**WHAT THE EXERCISE ASKS:** The string "present" appears in some lines of the entries that follow; copy each such line.

**EXTRACTED INFORMATION:**
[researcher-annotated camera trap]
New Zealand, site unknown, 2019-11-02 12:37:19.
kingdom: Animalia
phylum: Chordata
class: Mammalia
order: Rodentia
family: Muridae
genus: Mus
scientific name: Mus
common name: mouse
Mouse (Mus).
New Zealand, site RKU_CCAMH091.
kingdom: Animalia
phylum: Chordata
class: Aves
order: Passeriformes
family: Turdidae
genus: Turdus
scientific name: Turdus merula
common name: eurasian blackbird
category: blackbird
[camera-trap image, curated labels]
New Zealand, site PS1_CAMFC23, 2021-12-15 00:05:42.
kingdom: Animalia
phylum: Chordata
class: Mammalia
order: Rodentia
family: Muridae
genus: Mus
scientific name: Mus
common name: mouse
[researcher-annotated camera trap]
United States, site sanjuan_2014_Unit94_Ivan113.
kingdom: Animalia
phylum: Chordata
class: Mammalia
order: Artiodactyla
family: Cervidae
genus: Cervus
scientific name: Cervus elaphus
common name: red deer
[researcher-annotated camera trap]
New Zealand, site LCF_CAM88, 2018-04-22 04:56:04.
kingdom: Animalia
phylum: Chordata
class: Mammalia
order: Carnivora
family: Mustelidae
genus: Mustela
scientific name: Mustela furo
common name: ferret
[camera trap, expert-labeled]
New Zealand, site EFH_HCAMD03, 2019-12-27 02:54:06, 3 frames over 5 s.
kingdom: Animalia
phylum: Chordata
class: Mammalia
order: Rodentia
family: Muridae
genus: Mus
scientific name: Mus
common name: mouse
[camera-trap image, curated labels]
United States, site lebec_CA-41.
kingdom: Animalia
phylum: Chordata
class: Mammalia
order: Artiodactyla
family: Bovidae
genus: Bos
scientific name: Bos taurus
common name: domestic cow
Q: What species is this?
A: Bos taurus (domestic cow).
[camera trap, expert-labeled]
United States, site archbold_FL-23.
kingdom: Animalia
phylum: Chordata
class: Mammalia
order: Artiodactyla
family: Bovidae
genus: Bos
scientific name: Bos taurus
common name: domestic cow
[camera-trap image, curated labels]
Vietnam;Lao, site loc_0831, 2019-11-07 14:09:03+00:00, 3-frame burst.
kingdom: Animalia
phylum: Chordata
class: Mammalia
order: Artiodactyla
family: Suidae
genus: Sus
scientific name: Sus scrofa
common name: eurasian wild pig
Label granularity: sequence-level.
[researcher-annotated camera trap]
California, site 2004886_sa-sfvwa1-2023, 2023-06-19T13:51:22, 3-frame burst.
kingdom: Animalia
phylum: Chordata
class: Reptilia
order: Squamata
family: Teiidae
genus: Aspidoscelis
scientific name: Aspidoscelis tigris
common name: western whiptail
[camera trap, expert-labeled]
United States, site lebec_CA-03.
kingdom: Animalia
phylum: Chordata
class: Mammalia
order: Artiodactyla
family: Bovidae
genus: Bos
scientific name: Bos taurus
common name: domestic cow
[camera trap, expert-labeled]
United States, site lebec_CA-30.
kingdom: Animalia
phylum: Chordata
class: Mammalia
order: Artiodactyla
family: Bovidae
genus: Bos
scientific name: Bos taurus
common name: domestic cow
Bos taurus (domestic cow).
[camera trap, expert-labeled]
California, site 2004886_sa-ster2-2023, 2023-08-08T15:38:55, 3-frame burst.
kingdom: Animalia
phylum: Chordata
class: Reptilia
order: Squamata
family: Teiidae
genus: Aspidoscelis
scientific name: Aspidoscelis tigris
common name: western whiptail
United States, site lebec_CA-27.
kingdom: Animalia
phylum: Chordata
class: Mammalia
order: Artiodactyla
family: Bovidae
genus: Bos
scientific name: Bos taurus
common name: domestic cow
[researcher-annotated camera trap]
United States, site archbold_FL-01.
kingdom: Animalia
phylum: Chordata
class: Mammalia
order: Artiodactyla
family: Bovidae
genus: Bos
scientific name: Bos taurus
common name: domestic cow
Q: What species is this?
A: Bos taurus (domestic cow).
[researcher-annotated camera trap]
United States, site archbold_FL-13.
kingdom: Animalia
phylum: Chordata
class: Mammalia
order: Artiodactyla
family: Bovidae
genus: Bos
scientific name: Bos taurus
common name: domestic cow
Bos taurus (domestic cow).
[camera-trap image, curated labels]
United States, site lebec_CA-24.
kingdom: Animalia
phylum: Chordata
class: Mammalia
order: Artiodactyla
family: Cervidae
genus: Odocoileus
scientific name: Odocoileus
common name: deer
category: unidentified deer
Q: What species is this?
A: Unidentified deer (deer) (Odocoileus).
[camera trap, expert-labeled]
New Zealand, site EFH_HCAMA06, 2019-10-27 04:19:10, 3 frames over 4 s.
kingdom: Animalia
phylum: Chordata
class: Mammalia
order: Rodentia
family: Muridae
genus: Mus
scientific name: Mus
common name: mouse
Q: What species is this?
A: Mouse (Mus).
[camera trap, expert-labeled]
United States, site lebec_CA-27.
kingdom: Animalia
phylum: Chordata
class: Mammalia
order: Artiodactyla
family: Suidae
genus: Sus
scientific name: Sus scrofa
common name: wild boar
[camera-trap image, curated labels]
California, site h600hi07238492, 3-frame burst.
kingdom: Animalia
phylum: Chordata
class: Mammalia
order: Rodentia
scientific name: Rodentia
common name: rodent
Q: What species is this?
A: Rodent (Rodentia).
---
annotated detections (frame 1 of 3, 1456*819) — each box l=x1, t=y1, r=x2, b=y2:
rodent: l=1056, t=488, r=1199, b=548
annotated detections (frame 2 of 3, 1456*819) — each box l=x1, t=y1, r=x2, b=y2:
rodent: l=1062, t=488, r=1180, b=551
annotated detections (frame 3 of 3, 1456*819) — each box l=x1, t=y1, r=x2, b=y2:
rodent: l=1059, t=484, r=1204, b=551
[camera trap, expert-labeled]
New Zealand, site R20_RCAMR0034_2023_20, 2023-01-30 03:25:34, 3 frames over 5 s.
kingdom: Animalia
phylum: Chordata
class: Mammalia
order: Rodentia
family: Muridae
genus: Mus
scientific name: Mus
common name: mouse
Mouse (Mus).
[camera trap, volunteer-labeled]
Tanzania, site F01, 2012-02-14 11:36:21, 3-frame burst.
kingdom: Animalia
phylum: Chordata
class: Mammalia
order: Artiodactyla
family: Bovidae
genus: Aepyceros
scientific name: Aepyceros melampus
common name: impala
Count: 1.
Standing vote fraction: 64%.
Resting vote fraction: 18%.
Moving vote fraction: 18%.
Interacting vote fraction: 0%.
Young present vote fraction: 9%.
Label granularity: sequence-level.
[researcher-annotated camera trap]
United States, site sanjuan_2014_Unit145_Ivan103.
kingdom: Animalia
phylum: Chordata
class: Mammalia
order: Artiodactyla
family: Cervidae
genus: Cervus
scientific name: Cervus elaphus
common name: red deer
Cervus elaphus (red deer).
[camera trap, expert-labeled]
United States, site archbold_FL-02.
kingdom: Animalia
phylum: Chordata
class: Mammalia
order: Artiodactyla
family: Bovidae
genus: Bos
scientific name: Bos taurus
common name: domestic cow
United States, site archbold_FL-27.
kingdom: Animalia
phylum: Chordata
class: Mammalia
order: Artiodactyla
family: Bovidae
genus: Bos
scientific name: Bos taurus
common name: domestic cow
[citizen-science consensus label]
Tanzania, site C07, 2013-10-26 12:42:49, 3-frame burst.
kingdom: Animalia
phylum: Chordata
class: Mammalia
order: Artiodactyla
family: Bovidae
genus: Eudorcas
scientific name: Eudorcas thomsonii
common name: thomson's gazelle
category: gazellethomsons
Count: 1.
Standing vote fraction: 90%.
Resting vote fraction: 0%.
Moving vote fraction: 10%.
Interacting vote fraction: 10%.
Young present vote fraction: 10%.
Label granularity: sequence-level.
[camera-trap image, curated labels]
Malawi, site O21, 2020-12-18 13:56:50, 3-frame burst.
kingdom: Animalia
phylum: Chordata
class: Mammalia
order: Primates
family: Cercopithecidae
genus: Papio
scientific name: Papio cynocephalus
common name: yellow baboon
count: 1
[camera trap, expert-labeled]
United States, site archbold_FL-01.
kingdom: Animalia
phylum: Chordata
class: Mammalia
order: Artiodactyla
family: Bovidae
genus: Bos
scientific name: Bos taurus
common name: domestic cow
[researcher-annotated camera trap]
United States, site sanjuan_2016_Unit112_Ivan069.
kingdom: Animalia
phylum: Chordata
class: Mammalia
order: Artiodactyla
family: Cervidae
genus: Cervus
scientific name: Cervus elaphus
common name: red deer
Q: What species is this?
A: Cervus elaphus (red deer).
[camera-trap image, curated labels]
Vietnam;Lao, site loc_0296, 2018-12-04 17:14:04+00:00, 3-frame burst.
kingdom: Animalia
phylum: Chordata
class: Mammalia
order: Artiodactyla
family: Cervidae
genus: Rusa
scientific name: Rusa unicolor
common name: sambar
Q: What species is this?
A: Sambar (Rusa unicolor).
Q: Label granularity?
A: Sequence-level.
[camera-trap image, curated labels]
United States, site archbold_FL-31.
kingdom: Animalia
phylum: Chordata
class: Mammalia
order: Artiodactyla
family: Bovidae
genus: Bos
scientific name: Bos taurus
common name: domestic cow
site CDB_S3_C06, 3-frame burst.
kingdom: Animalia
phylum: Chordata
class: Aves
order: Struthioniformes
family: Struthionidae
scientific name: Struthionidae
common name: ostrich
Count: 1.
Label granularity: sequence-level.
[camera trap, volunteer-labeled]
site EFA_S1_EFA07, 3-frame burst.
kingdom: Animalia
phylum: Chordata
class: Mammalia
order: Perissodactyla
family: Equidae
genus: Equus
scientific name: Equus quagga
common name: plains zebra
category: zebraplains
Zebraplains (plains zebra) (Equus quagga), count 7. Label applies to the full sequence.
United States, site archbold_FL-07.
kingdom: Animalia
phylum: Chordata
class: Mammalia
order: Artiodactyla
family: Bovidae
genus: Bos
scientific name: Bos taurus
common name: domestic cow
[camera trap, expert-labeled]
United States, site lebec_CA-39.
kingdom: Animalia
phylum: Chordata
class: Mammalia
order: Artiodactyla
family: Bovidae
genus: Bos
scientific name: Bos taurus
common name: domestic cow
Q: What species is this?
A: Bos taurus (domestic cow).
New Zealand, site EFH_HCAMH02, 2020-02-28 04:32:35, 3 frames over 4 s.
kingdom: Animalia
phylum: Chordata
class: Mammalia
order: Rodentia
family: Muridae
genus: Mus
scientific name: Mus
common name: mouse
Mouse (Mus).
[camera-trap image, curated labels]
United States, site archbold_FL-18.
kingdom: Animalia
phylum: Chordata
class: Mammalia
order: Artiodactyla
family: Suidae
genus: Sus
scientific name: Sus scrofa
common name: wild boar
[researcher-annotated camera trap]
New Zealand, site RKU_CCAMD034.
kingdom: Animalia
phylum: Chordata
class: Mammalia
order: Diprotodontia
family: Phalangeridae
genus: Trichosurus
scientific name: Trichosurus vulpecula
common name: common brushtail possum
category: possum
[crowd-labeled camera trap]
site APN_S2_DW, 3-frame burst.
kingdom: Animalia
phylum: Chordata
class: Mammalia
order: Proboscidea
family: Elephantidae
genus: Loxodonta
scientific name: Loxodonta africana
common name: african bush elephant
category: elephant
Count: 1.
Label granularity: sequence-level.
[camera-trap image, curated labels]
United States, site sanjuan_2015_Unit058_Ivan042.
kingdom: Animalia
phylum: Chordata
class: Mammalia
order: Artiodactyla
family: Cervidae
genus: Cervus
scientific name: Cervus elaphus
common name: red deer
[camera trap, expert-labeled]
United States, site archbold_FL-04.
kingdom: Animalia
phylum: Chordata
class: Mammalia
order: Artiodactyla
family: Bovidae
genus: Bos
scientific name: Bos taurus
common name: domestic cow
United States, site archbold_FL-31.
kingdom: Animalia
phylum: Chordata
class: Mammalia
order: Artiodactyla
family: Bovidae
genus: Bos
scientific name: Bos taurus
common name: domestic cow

**SOLUTION FOR THIS PROBLEM:**
Young present vote fraction: 9%.
Young present vote fraction: 10%.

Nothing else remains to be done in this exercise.